If you’ve been reading our previous posts, you already know that we are using Redisas a messaging framework. In this post I’ll show you how we use Redis for a different solution.

The problem

As you might know, we are dealing with images. The number of images varies from product to product, but usually we are dealing with millions to hundreds of millions of images. One of the common questions that keep rising is how we can store and efficiently access such a big amount of data.
There are different solutions to that problem and we use different techniques, from our own distributed and proprietary data structure to… Redis.
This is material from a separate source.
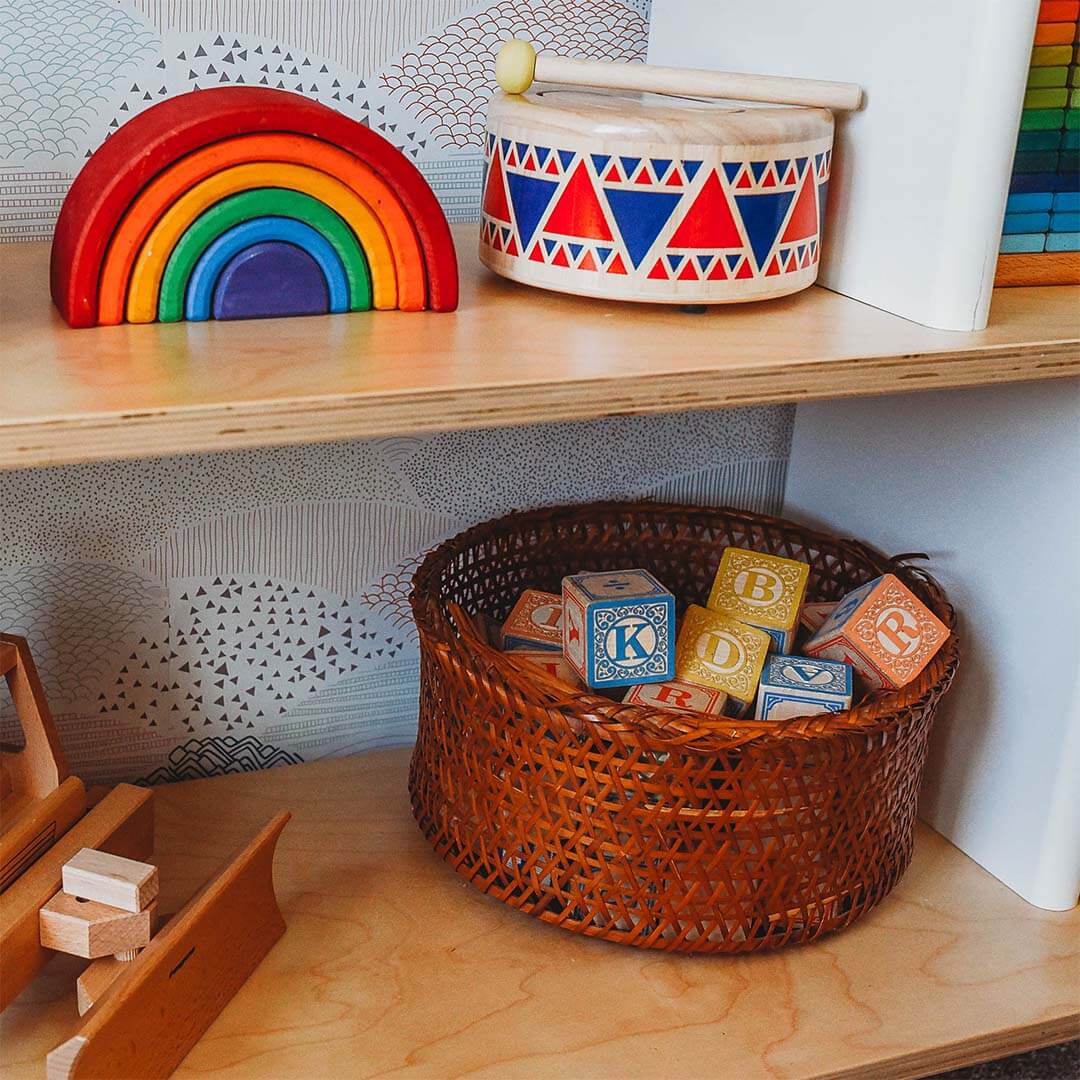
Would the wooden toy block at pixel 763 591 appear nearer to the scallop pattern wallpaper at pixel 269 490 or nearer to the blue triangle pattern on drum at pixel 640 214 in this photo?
the scallop pattern wallpaper at pixel 269 490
Redis can provide a very simple on spot updates as well as very efficient queries when dealing with complex data structures as values, such as: lists and sets.

Redis

Redis caught our eyes as a super-fast NoSQL DB.
Though it was promising at the beginning, when we’ve used Redis lists to push our data and then to query (read) the data in range it was quite disappointing.
Comparing to our own proprietary distributed data structure, Redis lists consumed twice more memory (even after we’ve ensured we are avoiding fragmentation).
The read results were very poor as well – ten times slower than our implementation (data structure).
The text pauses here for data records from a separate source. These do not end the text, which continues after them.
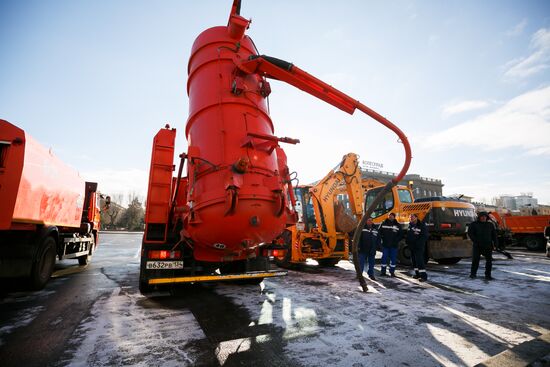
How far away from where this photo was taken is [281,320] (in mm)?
3857

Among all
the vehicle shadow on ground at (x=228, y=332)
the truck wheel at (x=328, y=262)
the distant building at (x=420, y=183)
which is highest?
the distant building at (x=420, y=183)

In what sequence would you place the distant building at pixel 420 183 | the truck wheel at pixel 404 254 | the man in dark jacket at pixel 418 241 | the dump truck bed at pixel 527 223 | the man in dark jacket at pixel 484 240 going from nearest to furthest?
the man in dark jacket at pixel 418 241, the man in dark jacket at pixel 484 240, the truck wheel at pixel 404 254, the dump truck bed at pixel 527 223, the distant building at pixel 420 183

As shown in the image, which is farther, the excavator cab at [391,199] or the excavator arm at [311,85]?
the excavator cab at [391,199]

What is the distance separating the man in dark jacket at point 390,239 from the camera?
7.59 metres

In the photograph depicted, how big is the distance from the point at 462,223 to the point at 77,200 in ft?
40.0

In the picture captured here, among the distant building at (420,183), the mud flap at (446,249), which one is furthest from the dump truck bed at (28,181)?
the distant building at (420,183)

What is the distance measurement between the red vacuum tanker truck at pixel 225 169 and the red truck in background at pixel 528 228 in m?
17.0

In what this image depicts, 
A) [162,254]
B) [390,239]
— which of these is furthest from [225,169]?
[390,239]

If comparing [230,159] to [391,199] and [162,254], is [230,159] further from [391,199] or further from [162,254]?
[391,199]

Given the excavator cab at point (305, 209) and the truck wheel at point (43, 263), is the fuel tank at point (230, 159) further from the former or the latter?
the excavator cab at point (305, 209)

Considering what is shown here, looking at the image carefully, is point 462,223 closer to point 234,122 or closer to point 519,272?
point 519,272

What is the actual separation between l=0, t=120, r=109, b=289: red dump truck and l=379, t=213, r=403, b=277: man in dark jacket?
7826 mm

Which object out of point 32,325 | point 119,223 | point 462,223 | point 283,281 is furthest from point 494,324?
point 119,223

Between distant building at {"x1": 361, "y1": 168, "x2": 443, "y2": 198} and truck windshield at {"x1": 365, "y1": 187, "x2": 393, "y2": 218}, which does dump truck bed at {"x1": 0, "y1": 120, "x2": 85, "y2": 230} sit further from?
distant building at {"x1": 361, "y1": 168, "x2": 443, "y2": 198}
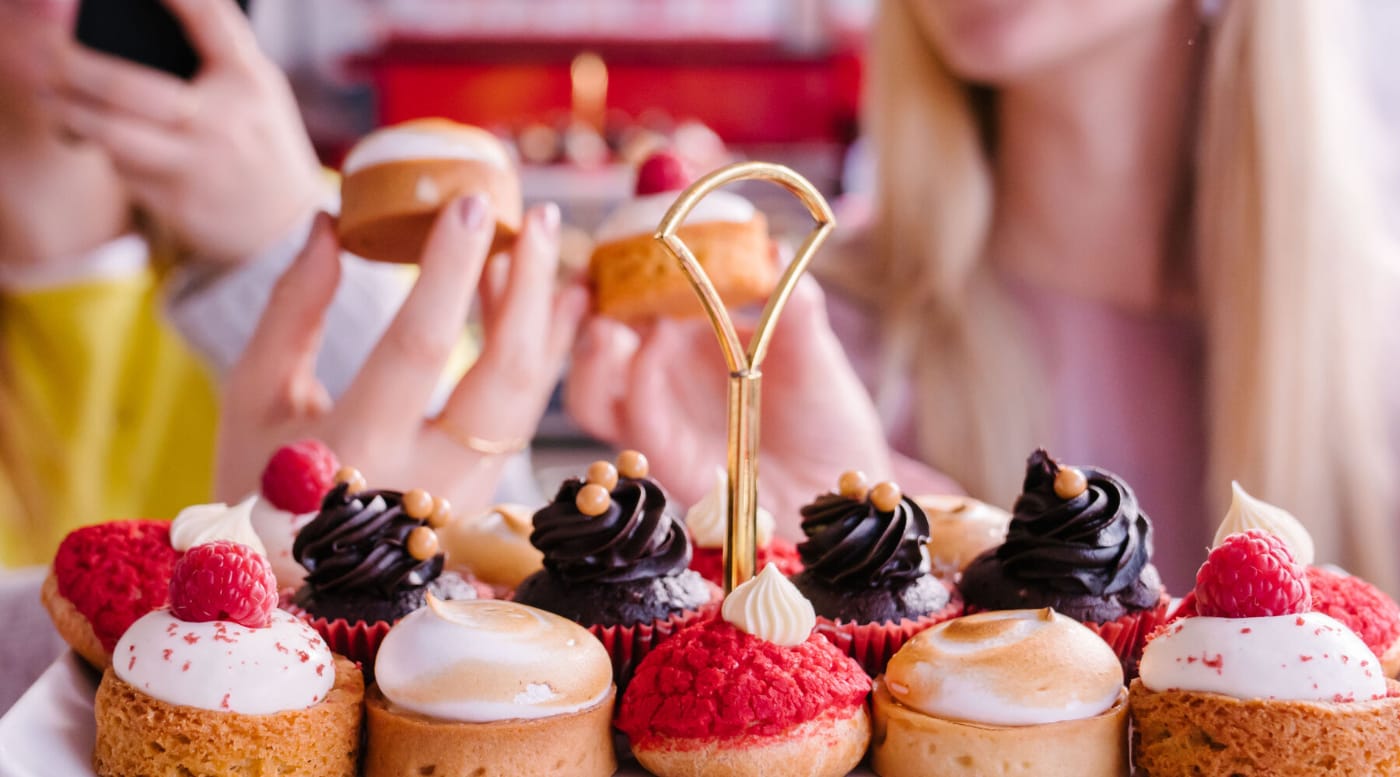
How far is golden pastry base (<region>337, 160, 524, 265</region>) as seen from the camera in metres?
1.57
We were expecting some overheads, but not like that.

Memory Optimizations

After some digging, we succeeded to apply some memory optimizations, with two thumb rules:
-          Use hashes when possible – Redis hashes are much more memory optimized than lists, sets or other Redis supported structures.
-          Reduce amount of keys & don’t exceed the hash-max-zipmap-entries (and thanks to the guys at instagram).
We also applied compressing techniques on some of our data before storing it in Redis (we obviously “pay” by decompressing after the read).
Those optimizations yielded great results, very similar to our proprietary data structure.

Query Optimizations

The memory optimizations we’ve made also resulted in a significant query performance.
Instead of using LRange, a Multi bulk reply with O(S+N) time complexity, we are using HGet to read a hash bucket with O(1) time complexity.
On top of that, one of the coolest optimization we can take is to use Redis’s UNIX Domain Sockets instead of TCP/IP, to reduce network bandwidth.
Oh, and of course, we are using Redis pipelines whenever it’s possible.

Results

After applying the optimizations we got a very efficient NoSQL store:
Time wised: 1.1 times of latency compared to our own implementation
Memory wised: 0.9 5 times of memory consumption compared to our own implementation.

Side Effect Bonus

Using Redis, we can now separate between our algorithms and data representations.
The data itself can grow faster and support various operations provided by the NoSQL store.
And, it is much easier to write & execute sets of automated integration tests, YEH!!!